++++ Dataset extract ++++

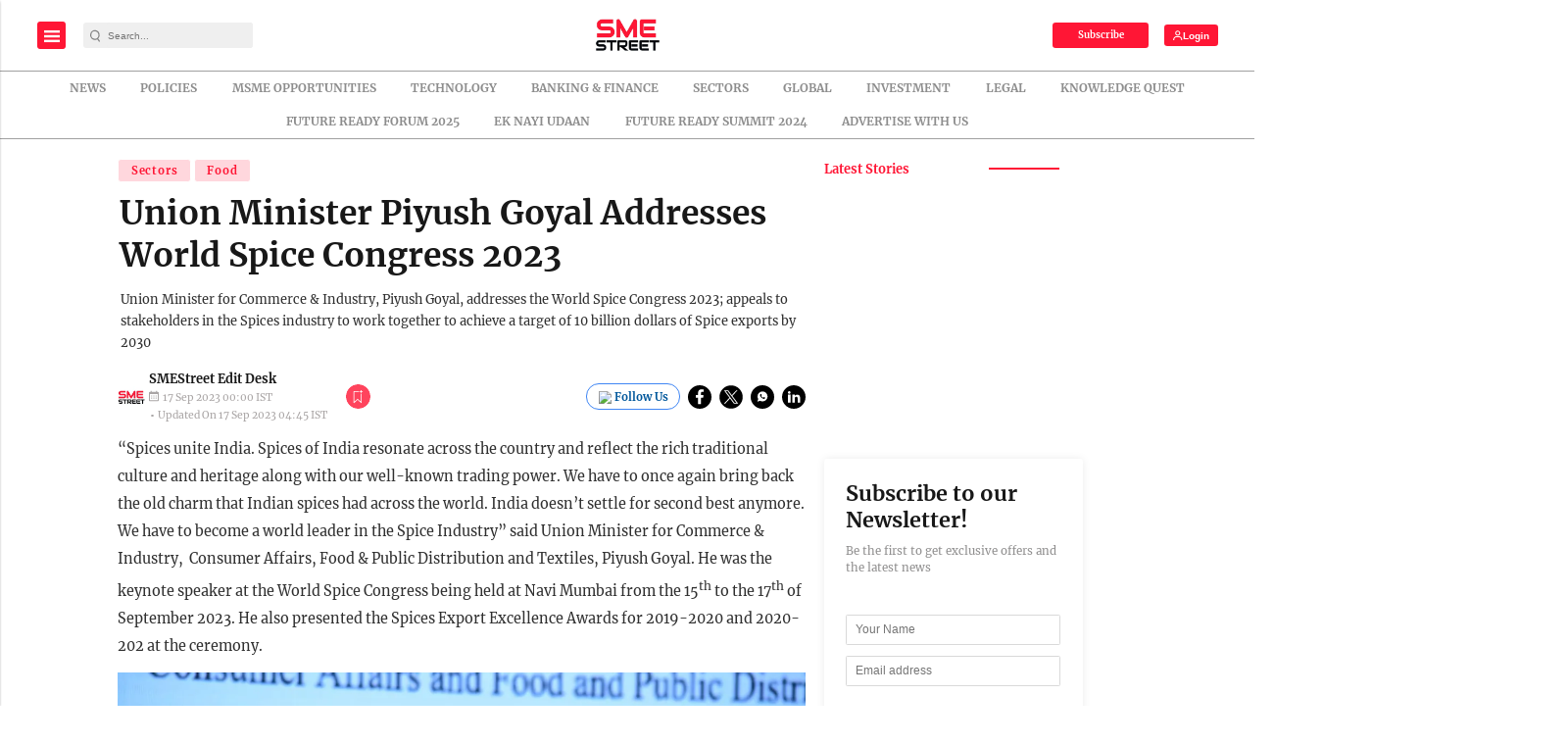

--- FILE ---
content_type: text/html; charset=utf-8
request_url: https://www.google.com/recaptcha/api2/aframe
body_size: -85
content:
<!DOCTYPE HTML><html><head><meta http-equiv="content-type" content="text/html; charset=UTF-8"></head><body><script nonce="00WvKNqFOmwWTSBR4sYU4g">/** Anti-fraud and anti-abuse applications only. See google.com/recaptcha */ try{var clients={'sodar':'https://pagead2.googlesyndication.com/pagead/sodar?'};window.addEventListener("message",function(a){try{if(a.source===window.parent){var b=JSON.parse(a.data);var c=clients[b['id']];if(c){var d=document.createElement('img');d.src=c+b['params']+'&rc='+(localStorage.getItem("rc::a")?sessionStorage.getItem("rc::b"):"");window.document.body.appendChild(d);sessionStorage.setItem("rc::e",parseInt(sessionStorage.getItem("rc::e")||0)+1);localStorage.setItem("rc::h",'1766624448910');}}}catch(b){}});window.parent.postMessage("_grecaptcha_ready", "*");}catch(b){}</script></body></html>

--- FILE ---
content_type: application/javascript; charset=utf-8
request_url: https://fundingchoicesmessages.google.com/f/AGSKWxXlZ2sJJK8gr5mDJshJEKMDQIxk-jwsB9Or2or5avS_FoOV7hZWV4MO6Fjwm2PTBspvSgGPzlB6e-P2UBBzPQWQDekYTd4iJVJifeD7PExrl8rDvk_64x16ph6h-HnbjumC-Ub4xc25chtADgKKBk9lKTppp0WlohVbXtc-3dsWP4gaDo3VetBDXKA0/__contest_ad__adjug./ad728x90-/Api/Ad./peel.js
body_size: -1288
content:
window['38f4f69b-13fd-4252-93bc-6d178bc7b826'] = true;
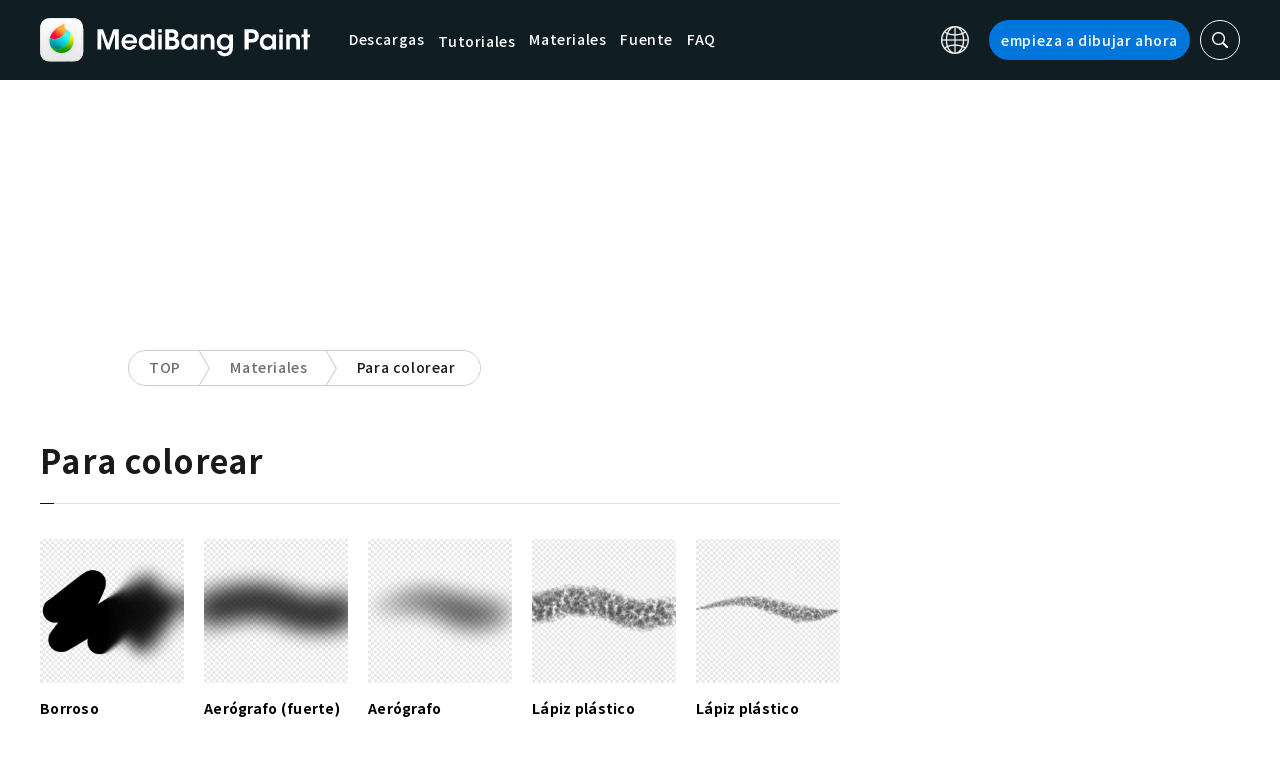

--- FILE ---
content_type: application/javascript; charset=utf-8
request_url: https://fundingchoicesmessages.google.com/f/AGSKWxXo2rgmRnttdhANb6NwvvBiB-825yiDsM85ghO5Q_lXqmqZ7o3yCy4-gpGy_RWHc_EmW9SxWdU4uC-lgXCx6nVt8zi9udc2ZeAAkKo9RPQU1koOZ7kfpdfv6yq683kTtL0MrgPhv3wgkEBAjUZLqluc3d9kFcUk8-u4Su07esiPI8MUTFmMEU1_52-x/_/top_ad./adscdn./comment-ad./ads/index-/noscript-ad?
body_size: -1286
content:
window['6da855e5-75b2-4784-a665-879943851e04'] = true;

++++

With "true" as the search word, count the matching lines in the records and give the number alone.

Result
2